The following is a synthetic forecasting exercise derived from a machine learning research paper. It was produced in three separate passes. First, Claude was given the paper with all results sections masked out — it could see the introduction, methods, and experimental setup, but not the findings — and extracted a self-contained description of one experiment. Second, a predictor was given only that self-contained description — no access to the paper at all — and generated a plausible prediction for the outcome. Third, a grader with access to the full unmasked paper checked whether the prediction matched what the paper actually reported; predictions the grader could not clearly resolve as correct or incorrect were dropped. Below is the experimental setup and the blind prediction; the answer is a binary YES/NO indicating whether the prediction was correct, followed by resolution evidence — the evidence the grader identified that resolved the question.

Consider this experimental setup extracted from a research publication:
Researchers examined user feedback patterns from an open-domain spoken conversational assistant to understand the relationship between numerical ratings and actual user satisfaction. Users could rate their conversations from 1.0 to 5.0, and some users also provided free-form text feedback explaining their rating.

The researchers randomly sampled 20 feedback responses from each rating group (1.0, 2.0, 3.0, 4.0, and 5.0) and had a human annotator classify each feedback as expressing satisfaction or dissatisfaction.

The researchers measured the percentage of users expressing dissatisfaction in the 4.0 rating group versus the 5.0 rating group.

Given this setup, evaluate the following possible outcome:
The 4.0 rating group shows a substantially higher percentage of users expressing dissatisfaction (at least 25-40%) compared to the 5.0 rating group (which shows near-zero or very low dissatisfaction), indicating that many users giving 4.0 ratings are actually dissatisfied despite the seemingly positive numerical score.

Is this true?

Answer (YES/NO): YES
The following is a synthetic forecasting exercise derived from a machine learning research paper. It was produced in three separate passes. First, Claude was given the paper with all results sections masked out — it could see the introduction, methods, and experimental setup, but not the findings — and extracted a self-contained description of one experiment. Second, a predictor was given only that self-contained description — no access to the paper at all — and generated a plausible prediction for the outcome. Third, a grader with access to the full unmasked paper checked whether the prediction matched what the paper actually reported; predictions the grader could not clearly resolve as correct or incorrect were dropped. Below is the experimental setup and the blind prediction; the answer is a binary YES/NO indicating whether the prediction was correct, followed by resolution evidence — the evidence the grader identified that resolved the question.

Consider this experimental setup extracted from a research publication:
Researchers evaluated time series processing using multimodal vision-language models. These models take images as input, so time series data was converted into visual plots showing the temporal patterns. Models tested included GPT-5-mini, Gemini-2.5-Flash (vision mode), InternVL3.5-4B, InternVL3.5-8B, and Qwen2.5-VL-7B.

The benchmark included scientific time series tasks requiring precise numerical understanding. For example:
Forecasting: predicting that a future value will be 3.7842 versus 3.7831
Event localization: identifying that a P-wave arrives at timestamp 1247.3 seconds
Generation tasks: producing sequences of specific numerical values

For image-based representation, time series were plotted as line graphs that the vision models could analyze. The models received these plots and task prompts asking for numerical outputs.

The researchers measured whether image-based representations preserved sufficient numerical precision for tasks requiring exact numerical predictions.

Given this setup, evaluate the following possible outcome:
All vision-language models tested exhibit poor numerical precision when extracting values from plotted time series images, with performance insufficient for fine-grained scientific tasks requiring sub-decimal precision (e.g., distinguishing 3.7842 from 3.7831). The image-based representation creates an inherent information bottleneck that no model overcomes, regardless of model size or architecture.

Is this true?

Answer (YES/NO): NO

...

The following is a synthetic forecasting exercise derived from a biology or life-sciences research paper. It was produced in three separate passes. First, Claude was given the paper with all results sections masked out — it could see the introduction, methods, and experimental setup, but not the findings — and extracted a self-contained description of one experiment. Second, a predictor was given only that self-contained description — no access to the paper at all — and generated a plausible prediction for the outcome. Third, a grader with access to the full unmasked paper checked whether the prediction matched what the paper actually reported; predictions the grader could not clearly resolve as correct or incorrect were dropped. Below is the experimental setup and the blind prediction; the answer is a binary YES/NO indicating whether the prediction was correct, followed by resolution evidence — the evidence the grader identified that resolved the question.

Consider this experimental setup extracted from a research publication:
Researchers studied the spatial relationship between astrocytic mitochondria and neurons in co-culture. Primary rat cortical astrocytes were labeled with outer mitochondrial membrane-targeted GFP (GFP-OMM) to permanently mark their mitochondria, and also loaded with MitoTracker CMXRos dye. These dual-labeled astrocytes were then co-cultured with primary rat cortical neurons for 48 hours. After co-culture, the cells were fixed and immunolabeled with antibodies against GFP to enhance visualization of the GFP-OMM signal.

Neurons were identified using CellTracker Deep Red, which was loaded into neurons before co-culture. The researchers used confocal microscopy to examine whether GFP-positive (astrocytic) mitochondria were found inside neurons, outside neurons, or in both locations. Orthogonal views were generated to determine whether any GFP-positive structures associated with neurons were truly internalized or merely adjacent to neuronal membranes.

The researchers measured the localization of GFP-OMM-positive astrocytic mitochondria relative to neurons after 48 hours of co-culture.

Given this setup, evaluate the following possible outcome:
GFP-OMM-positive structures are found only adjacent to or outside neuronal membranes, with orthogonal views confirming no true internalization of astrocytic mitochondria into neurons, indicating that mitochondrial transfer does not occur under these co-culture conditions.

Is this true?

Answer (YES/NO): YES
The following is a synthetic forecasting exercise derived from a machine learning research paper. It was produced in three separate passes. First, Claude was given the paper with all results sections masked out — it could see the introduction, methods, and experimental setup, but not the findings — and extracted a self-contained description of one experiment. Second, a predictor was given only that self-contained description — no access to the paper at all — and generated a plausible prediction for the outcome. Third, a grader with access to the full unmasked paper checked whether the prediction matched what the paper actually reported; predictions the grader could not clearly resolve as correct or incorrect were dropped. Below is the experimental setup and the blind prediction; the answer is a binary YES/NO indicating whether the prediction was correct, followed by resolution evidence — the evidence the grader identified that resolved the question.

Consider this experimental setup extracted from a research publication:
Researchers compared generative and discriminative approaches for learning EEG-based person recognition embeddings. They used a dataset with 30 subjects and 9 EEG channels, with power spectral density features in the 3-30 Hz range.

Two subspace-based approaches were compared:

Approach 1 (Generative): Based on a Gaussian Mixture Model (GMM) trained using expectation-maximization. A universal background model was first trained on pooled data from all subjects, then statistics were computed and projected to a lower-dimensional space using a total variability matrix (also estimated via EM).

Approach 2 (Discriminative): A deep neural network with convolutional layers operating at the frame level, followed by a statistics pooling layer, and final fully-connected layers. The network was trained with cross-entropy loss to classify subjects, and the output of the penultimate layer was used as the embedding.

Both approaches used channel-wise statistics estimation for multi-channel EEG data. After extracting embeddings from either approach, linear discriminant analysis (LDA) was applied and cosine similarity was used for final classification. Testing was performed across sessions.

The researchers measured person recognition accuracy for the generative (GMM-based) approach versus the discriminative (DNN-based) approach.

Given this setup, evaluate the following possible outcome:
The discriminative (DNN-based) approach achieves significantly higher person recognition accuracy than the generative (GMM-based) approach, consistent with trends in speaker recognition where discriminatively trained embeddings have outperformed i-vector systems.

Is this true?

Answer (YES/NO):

* * *

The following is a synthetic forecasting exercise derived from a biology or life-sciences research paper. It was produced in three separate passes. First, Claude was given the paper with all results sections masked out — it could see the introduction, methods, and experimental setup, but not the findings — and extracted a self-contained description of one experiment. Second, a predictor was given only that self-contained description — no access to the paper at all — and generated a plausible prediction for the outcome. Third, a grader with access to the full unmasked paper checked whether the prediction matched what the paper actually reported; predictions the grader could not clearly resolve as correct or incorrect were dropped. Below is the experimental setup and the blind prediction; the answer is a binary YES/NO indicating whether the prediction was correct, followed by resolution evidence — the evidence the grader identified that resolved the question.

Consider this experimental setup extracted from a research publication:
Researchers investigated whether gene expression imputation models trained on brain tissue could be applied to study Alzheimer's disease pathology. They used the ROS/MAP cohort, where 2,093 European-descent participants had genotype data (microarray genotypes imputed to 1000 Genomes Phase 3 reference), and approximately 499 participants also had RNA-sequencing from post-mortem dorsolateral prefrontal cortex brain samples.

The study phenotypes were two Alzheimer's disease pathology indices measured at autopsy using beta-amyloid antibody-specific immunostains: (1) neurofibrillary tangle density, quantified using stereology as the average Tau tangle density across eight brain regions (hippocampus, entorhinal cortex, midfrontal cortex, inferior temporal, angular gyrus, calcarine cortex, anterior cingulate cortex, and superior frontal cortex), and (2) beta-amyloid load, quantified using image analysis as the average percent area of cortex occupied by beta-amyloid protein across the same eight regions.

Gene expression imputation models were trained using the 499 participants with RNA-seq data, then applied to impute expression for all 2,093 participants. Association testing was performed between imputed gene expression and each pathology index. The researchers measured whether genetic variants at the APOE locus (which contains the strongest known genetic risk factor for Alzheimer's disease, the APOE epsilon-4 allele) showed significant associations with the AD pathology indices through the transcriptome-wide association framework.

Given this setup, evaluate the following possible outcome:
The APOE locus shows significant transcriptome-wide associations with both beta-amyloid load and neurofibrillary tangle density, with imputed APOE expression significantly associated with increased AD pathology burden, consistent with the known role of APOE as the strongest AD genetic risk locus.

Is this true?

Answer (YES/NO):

- _WHAT YOU ARE ASKED TO DO_:
Provide the count of lines in the entries above that hold the word "localization", and leave out everything else.

- _EXERCISE SOLUTION_:
2